* [Directions] Swap every instance of "forested hillside" in the rows below for "wooded hillside" and leave the rest of the text unchanged.

(Scene-based reasoning rows)
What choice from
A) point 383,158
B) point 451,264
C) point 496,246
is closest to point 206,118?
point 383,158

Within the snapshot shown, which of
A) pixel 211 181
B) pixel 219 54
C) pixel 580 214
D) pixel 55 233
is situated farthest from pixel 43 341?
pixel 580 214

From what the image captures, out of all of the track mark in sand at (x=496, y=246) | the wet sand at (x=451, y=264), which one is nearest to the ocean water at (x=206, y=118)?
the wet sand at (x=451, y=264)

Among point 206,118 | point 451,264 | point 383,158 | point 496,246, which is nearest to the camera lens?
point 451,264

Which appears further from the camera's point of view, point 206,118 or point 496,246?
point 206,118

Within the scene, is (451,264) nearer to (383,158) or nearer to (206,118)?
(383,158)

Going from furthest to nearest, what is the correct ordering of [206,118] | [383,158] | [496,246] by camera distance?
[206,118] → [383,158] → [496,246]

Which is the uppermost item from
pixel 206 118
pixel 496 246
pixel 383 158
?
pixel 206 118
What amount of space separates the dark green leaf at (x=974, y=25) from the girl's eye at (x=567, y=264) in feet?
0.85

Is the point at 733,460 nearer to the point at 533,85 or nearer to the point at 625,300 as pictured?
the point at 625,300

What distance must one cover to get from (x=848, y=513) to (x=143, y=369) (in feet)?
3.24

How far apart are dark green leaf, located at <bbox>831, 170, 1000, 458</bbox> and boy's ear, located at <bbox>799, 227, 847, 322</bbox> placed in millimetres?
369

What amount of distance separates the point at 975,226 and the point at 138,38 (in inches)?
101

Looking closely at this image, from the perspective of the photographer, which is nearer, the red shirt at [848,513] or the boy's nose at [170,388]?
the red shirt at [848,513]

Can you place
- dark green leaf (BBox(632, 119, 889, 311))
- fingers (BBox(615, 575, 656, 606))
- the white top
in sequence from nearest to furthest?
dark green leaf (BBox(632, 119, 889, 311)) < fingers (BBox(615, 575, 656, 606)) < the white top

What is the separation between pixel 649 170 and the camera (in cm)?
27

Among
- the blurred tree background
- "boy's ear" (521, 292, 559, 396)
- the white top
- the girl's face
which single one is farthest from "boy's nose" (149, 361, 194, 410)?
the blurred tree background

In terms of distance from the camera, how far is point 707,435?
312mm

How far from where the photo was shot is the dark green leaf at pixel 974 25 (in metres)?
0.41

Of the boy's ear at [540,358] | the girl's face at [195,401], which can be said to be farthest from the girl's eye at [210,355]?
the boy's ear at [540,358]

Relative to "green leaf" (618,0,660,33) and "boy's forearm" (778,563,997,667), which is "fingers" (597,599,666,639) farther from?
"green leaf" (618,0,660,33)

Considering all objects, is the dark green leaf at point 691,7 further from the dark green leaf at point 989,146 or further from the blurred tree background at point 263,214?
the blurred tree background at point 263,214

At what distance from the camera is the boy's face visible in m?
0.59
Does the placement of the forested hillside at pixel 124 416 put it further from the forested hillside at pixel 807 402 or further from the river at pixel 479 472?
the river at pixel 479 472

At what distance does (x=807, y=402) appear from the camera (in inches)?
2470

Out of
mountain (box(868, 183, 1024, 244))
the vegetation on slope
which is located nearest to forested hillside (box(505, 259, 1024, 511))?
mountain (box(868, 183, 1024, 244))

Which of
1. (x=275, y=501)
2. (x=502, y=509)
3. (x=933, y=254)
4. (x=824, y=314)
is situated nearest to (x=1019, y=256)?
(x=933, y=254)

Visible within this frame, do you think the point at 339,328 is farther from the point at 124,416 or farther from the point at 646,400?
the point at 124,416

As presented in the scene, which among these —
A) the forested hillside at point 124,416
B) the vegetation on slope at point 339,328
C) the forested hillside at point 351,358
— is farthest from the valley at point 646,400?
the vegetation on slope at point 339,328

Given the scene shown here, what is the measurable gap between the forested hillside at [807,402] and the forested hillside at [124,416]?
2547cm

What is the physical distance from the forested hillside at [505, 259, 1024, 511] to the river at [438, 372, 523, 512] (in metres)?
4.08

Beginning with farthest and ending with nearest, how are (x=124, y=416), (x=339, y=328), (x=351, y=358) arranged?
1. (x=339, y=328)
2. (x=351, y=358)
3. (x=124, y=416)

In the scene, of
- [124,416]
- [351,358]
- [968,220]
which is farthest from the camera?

* [Solved exercise]
What choice from
A) point 383,158
B) point 451,264
C) point 496,246
is closest to point 206,118?
point 383,158

Within the snapshot shown, which of
A) pixel 211 181
B) pixel 219 54
C) pixel 580 214
D) pixel 55 233
is situated farthest from pixel 43 341?
pixel 580 214

From what the image captures, out of all of the track mark in sand at (x=496, y=246) | the wet sand at (x=451, y=264), which one is nearest to the ocean water at (x=206, y=118)?
the wet sand at (x=451, y=264)

Among point 206,118 | point 451,264 | point 383,158 | point 496,246, which is nearest to the camera lens?
point 451,264

Which appears further from the camera's point of view, point 206,118 or point 496,246?
point 206,118

Within the scene, is (451,264) nearer to (383,158) or nearer to (206,118)?
(383,158)

Going from furthest to nearest, what is the correct ordering of [206,118] | [383,158] | [496,246] by camera distance?
[206,118] → [383,158] → [496,246]

Which is the uppermost item from
pixel 206 118
pixel 496 246
pixel 383 158
?
pixel 206 118
What amount of space separates the dark green leaf at (x=974, y=25) from the girl's eye at (x=567, y=264) in feet?
0.85

Is the point at 733,460 nearer to the point at 533,85 or nearer to the point at 625,300 as pictured?
the point at 625,300

What distance must one cover to get from (x=848, y=513) to (x=143, y=369) (in feet)?
3.24

How far apart are dark green leaf, located at <bbox>831, 170, 1000, 458</bbox> and boy's ear, located at <bbox>799, 227, 847, 322</bbox> placed in millimetres?
369

What amount of distance separates the point at 975,226 and the point at 138,38 (in inches)?
101

Looking closely at this image, from the perspective of the photographer, which is nearer, the red shirt at [848,513] or the boy's nose at [170,388]?
the red shirt at [848,513]

Can you place
- dark green leaf (BBox(632, 119, 889, 311))
- fingers (BBox(615, 575, 656, 606))
- the white top
in sequence from nearest to furthest?
dark green leaf (BBox(632, 119, 889, 311)) < fingers (BBox(615, 575, 656, 606)) < the white top

What is the separation between pixel 649 170 and the camera (in cm)?
27

Among
- the blurred tree background
- "boy's ear" (521, 292, 559, 396)
- the white top
- the girl's face
which single one is farthest from "boy's nose" (149, 361, 194, 410)?
the blurred tree background

In terms of distance from the camera, how far is point 707,435?
312mm

How far from where the photo was shot is the dark green leaf at pixel 974 25 (in metres)?
0.41

Of the boy's ear at [540,358] | the girl's face at [195,401], which can be said to be farthest from the girl's eye at [210,355]?
the boy's ear at [540,358]

Relative to "green leaf" (618,0,660,33) and "boy's forearm" (778,563,997,667), which is "fingers" (597,599,666,639) farther from?
"green leaf" (618,0,660,33)

Considering all objects, is the dark green leaf at point 691,7 further from the dark green leaf at point 989,146 or further from the blurred tree background at point 263,214?
the blurred tree background at point 263,214

At what distance from the camera is the boy's face visible in m?
0.59
Does the placement of the wooded hillside at pixel 124 416 put it further from the wooded hillside at pixel 807 402 or further from the river at pixel 479 472?
the river at pixel 479 472

At what distance does (x=807, y=402) appear from the camera (in inches)?
2470

Out of
mountain (box(868, 183, 1024, 244))
the vegetation on slope
which is located nearest to wooded hillside (box(505, 259, 1024, 511))?
mountain (box(868, 183, 1024, 244))

Which of
1. (x=275, y=501)
2. (x=502, y=509)
3. (x=933, y=254)
4. (x=824, y=314)
is situated nearest to (x=1019, y=256)?
(x=933, y=254)

Visible within this frame, do you think the point at 339,328 is farther from the point at 124,416 or farther from the point at 646,400?
the point at 124,416

As presented in the scene, which among these —
A) the wooded hillside at point 124,416
B) the vegetation on slope at point 339,328
C) the wooded hillside at point 351,358
— is farthest from the valley at point 646,400?
the vegetation on slope at point 339,328

Given the scene shown here, what is the measurable gap between the wooded hillside at [807,402] and the wooded hillside at [124,416]?
2547cm

What is the physical distance from the wooded hillside at [505, 259, 1024, 511] to the river at [438, 372, 523, 512] (in metres)?
4.08

Beginning with farthest and ending with nearest, how are (x=124, y=416), (x=339, y=328), (x=351, y=358) arranged?
1. (x=339, y=328)
2. (x=351, y=358)
3. (x=124, y=416)

In the scene, of
- [124,416]
- [351,358]
- [968,220]
which is farthest from the camera?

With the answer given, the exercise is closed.